--- start of PASSAGE ---

Members speak for themselves, with their own voice, and activism is the response to as many questions as may appear.

Translated by: Jack Gibbard

November 18 2010

Concern About the Media Comeback of Luis Pavón / POLEMICA: The 2007 Intellectual Debate

For more information about this series of posts, please click here.

From Jorge A. Pomar

Are the intellectuals waking up?

Everything in Cuba is as rotten as in Hamlet’s Denmark. It all stinks. Even the Horaces of the UNEAC (Cuban Writers and Artists Union) stink. Yet another proof of this is the electronic call to arms just emitted by Desiderio Navarro in Havana as a result of the unexpected resurrection of Luis Pavón, once powerful, if not all-powerful, President of the National Council for Culture, via the programme Impronta (Imprint) on Cubavisión. Auturo Arango and Reynaldo González have already broken a lance on his behalf in what has become a promising campaign. Whatever the objections of those of us who are not on the inside — and it will be seen that mine are many and forceful — we should not only welcome the initiative of the combative as ever Desiderio, but also support it wholeheartedly, heaping fuel on the fire of good faith; that is, with the intention of forcing them to draw conclusions and see themselves as others see them.

But it is no less true that the arguments made leave a lot to be desired. Which is partly explained, of course, by the risk that they are running by sending such a protest on the Intranet. What is not easily explained is what can be inferred from their captious arguments, the implications and underlying meanings derived from their words.

--- end of PASSAGE ---
--- start of DATA EXCERPTS ---

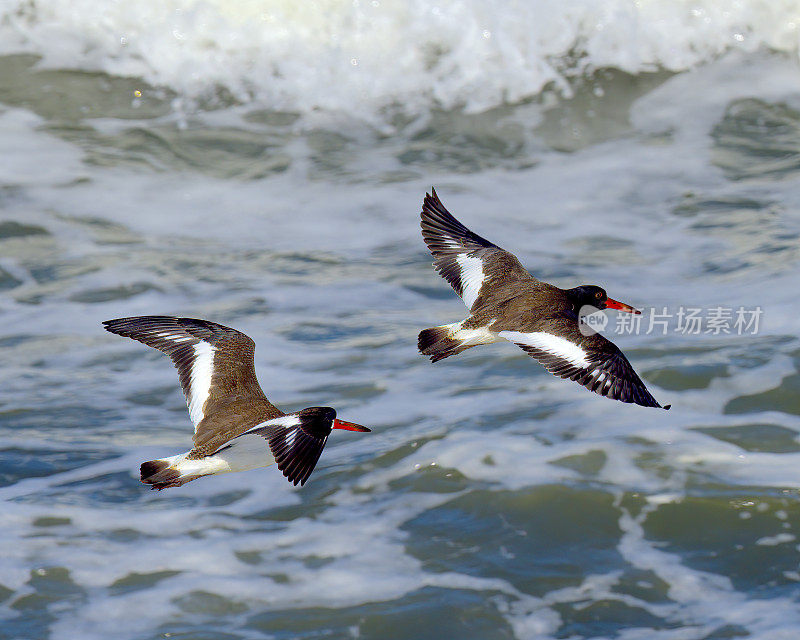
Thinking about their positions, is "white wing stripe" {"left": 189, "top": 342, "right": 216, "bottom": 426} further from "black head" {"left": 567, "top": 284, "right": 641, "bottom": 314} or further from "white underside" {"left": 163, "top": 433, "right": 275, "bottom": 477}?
"black head" {"left": 567, "top": 284, "right": 641, "bottom": 314}

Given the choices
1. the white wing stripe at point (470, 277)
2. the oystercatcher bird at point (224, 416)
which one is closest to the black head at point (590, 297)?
the white wing stripe at point (470, 277)

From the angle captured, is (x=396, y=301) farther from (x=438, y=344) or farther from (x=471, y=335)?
(x=438, y=344)

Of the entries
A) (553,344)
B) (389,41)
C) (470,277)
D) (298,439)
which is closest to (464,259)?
(470,277)

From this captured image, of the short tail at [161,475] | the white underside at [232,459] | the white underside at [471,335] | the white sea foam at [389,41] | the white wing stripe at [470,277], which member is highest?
the white sea foam at [389,41]

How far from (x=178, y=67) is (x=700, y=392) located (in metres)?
6.96

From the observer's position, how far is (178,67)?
12.0 m

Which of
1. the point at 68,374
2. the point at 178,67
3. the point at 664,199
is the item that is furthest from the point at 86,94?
the point at 664,199

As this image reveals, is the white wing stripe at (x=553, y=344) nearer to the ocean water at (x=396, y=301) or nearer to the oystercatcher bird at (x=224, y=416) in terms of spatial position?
the ocean water at (x=396, y=301)

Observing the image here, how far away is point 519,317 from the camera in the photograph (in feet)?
20.1

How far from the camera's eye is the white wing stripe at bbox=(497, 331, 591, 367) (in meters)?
5.70

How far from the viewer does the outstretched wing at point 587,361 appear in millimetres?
5531

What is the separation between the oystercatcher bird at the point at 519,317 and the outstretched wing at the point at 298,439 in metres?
1.01

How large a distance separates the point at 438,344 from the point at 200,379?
3.85 ft

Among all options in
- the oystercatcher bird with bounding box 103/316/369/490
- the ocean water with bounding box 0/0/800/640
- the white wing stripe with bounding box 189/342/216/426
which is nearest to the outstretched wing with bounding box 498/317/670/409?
the ocean water with bounding box 0/0/800/640
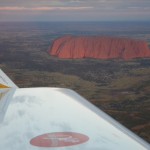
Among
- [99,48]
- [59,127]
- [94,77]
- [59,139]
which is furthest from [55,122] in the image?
[99,48]

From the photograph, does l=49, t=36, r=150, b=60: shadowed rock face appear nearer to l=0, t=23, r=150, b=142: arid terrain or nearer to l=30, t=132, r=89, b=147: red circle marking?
l=0, t=23, r=150, b=142: arid terrain

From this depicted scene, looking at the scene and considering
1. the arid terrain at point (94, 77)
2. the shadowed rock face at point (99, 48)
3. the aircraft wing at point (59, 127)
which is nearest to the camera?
the aircraft wing at point (59, 127)

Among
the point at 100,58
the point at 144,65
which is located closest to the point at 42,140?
the point at 144,65

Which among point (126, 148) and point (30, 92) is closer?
point (126, 148)

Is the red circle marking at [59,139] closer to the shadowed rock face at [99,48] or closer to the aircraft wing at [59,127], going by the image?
the aircraft wing at [59,127]

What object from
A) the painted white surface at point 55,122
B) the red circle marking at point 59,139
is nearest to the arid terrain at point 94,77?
the painted white surface at point 55,122

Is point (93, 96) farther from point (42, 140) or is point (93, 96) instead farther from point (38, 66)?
point (42, 140)

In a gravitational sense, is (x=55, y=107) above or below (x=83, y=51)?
below

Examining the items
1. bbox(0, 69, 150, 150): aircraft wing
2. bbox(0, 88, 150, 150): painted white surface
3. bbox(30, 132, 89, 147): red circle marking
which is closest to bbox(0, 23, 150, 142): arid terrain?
bbox(0, 88, 150, 150): painted white surface
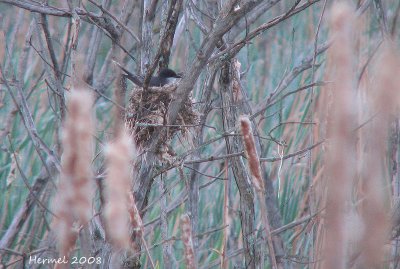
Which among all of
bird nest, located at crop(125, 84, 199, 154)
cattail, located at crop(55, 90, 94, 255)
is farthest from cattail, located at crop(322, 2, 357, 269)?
bird nest, located at crop(125, 84, 199, 154)

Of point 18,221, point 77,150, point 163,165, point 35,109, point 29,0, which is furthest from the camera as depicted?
point 35,109

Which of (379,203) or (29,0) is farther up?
(29,0)

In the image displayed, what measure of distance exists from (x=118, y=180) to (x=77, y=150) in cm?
10

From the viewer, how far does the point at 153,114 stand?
2.32m

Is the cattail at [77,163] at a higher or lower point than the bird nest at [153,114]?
lower

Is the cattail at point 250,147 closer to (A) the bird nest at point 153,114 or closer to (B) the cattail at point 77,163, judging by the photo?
(B) the cattail at point 77,163

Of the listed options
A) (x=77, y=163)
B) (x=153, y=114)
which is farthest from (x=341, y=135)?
(x=153, y=114)

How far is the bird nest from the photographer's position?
85.1 inches

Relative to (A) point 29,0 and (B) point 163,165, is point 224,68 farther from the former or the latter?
(A) point 29,0

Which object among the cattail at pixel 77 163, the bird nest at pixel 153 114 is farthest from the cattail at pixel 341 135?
the bird nest at pixel 153 114

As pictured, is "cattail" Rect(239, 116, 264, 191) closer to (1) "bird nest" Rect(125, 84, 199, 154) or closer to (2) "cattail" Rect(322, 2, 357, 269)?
(2) "cattail" Rect(322, 2, 357, 269)

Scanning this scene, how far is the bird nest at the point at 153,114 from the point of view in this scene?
2.16 m

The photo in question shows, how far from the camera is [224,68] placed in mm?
2379

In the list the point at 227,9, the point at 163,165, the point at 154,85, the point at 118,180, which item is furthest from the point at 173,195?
the point at 118,180
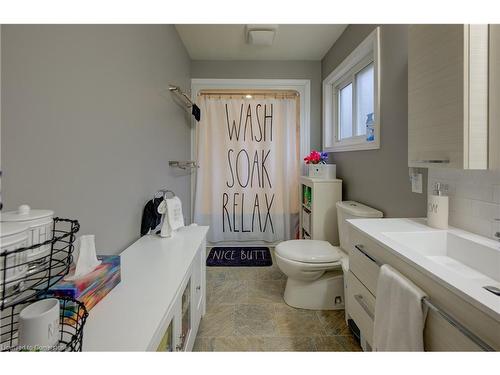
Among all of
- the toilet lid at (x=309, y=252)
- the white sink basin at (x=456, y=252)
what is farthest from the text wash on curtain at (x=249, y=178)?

--- end of DATA EXCERPTS ---

▸ STATED PROBLEM
Extend the commentary on Luis Pavón's return to Cuban television, picking up after its final sentence.

▸ OUTPUT OF THE TASK
According to all three — who have signed up to the ideas of the so-called ‘criticism tsar’ in Cuba, Ambrosio Fornet — Pavón and a couple of minor civil servants (among them Lisandro Otero, who they are careful not to mention as he is currently fashionable in the vile on-line literary magazine La Jiribilla, but he was Pavón’s second-in-command) were responsible for an unfair cultural policy (1967-1971), now happily left behind. In their eyes, with the public reappearance of Pavón the shadow of the Leviathan of the ‘Pavonado’ can be seen again, threatening the freedom (?) of the ‘true’ creatives.

It is a version of the tale of the noble king applied to his majesty Fidel Castro, who in half a century has never shown signs of acknowledging the corrupt actions of his evil ministers. In fact, the ‘silence and passivity of almost all of them’, the ‘complicity and opportunism of many’, which Desiderio puts in brackets, are still characteristic of the attitude of the Island’s intellectuals today. The troubles of writers and artists did not finish in 1971, as Fornet would believe, or have the rest of us believe.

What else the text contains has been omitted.